Task instructions
In the listing below, find the line with "New Zealand, site" and the line with "common name: mouse". Repeat those two lines and all lines between them exactly.

Input
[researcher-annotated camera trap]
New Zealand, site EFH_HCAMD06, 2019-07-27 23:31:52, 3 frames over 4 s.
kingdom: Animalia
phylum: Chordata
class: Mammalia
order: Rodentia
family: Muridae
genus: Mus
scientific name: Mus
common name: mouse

--

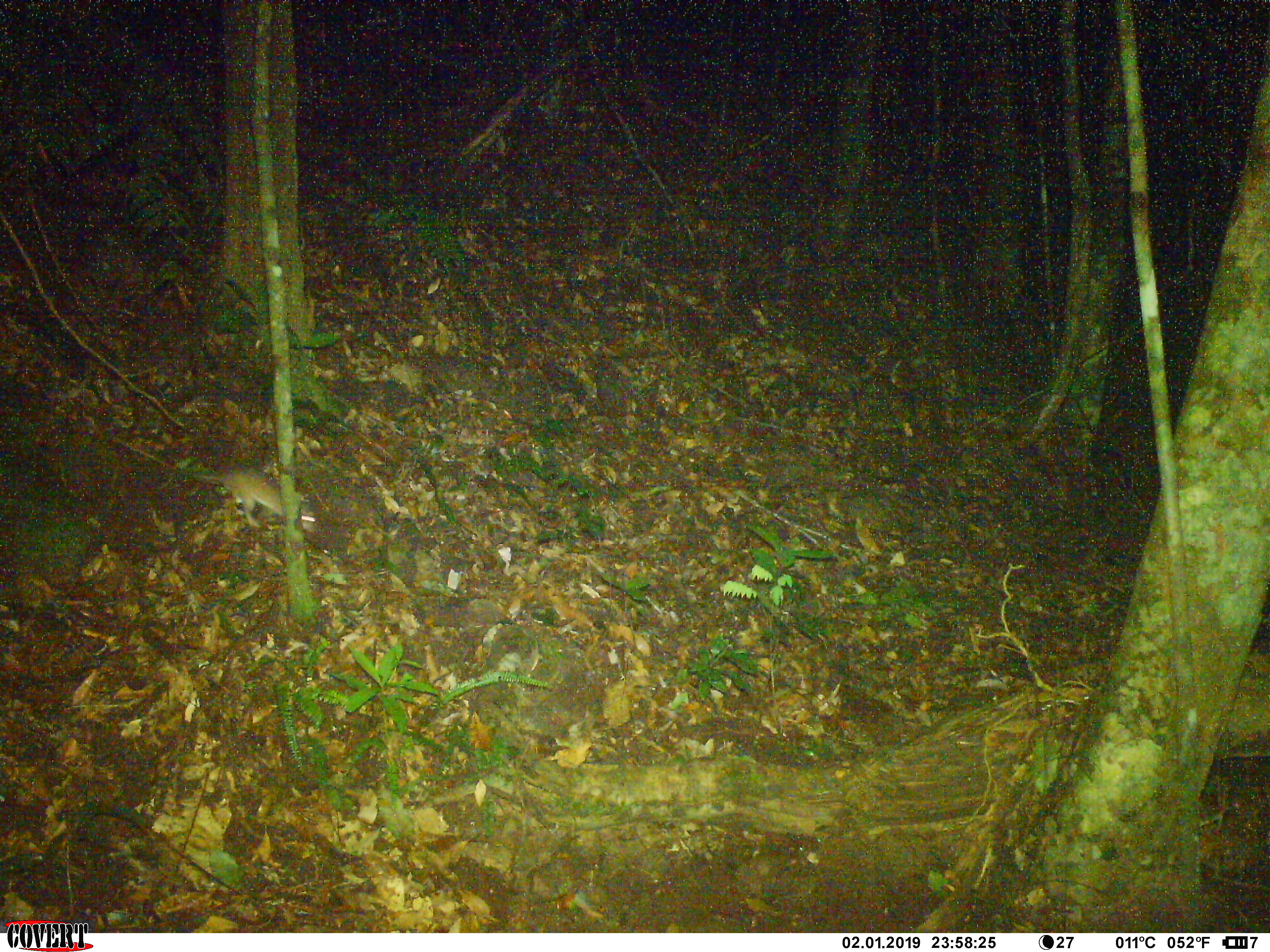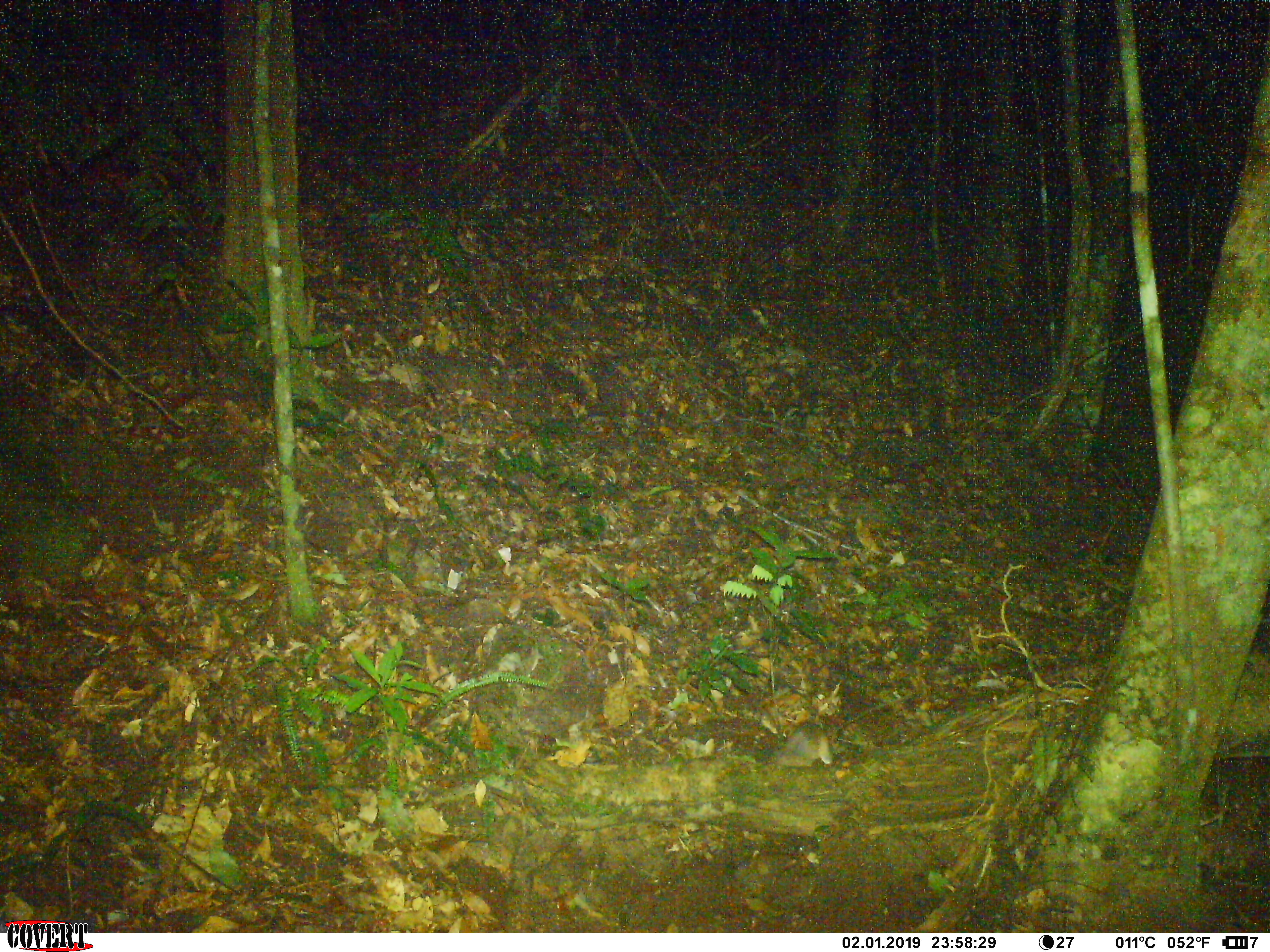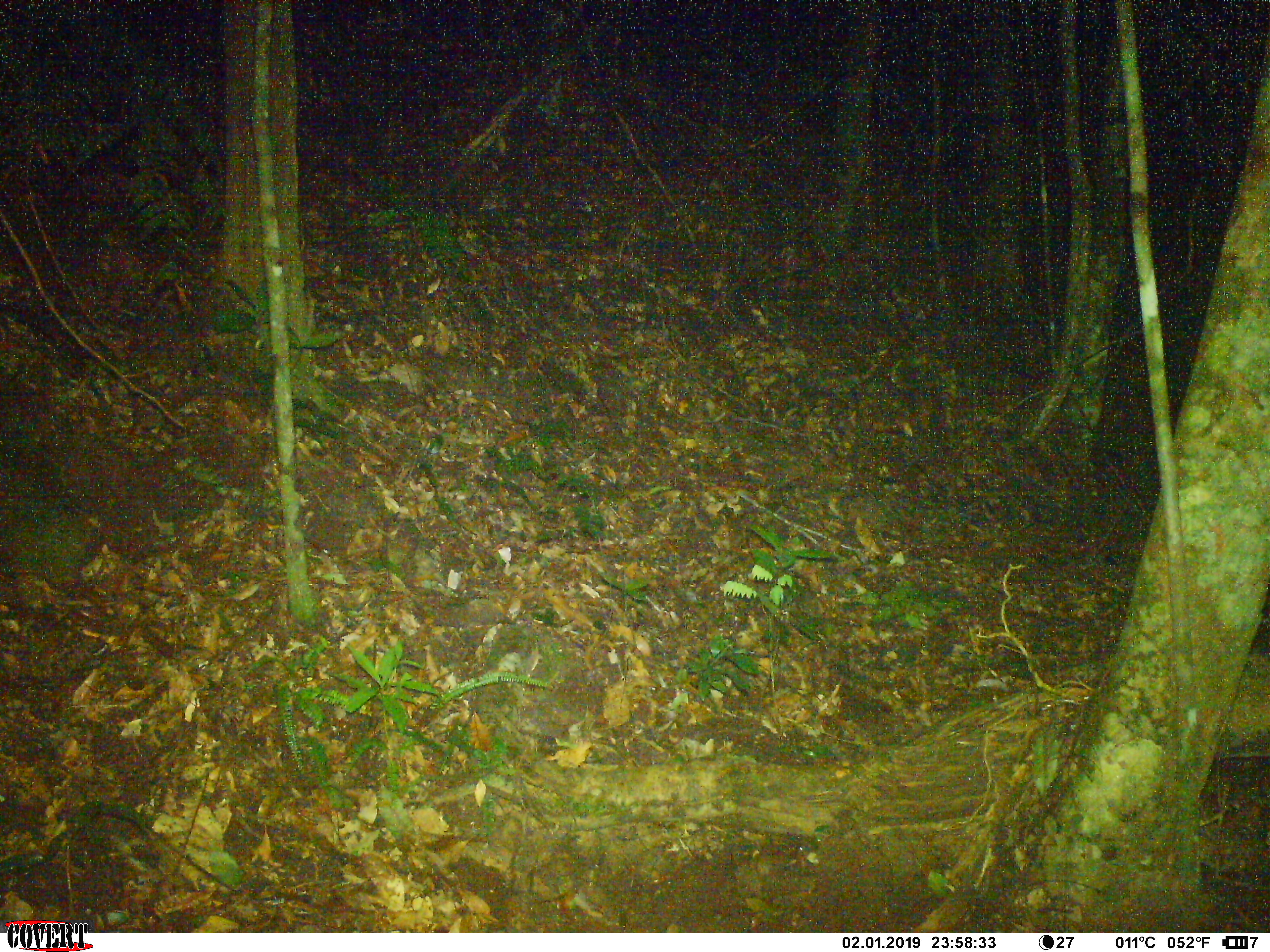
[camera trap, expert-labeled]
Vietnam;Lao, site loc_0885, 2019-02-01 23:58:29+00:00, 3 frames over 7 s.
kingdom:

Exercise answer
New Zealand, site EFH_HCAMD06, 2019-07-27 23:31:52, 3 frames over 4 s.
kingdom: Animalia
phylum: Chordata
class: Mammalia
order: Rodentia
family: Muridae
genus: Mus
scientific name: Mus
common name: mouse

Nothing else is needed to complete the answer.